Les Australiens pourront suivre en direct les noces du prince Harry et de Meghan Markle sur leur écran de télévision samedi soir. L’évènement s’annonce aussi être une bonne raison pour se retrouver dans les pubs.

L’union royale britannique promet d’être avant tout une «excuse pour faire la fête» samedi soir dans l’ancienne colonie britannique. Certains pubs organisent des soirées à thème samedi, encourageant les convives à se présenter déguisés pour suivre la couverture de l’évènement, avec des classiques britanniques au menu comme des ’scones’ et ’fish&chips’. Contrairement aux établissements anglais, les pubs australiens ne fermeront pas leurs portes plus tard à cette occasion.

Si l’engouement médiatique est indéniable, les Australiens ne se passionnent toutefois que modérément pour l’engagement de leur prince avec la célébrité américaine Meghan Markle. «En tant que républicaine, je n’y accorde pas beaucoup d’importance», explique Maree Barnes, retraitée de Dubbo, petite ville rurale de l’État du New South Wales. Elle juge toutefois Harry et Meghan «plus accessibles» que les autres têtes couronnées. «Les Australiens aiment Harry car il semble plus aimable et bien sûr Meghan représente le glamour d’Hollywood.»
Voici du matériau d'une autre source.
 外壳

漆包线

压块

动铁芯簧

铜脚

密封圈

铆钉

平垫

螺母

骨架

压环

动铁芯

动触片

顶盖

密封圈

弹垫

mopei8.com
Un soutien à la monarchie redynamisé

A Sydney, le journaliste Ben Cooper n’a pas l’intention de consacrer sa soirée de samedi à l’évènement qu’il perçoit comme «assez suspect». «De larges sommes des poches du contribuable sont dépensées pour quelqu’un qui est juste né dans une famille en particulier, et n’a rien fait pour le mériter», critique-t-il. Il déplore l’accueil réservé par les tabloïds à Meghan Markle, ce qui, selon lui, démontre «une face peu reluisante du Royaume-Uni».

Selon le chercheur de l’université de Sydney, Luke Mansillo, le mariage royal devrait redynamiser le soutien au maintien de la monarchie britannique en Australie. Celui-ci a faibli dès les années 60, pour être au plus bas en 1999 lors du référendum, perdu, pour une transformation du pays en république (le pays, membre du Commonwealth, a toujours officiellement pour chef de l’Etat la reine d’Angleterre Elisabeth II).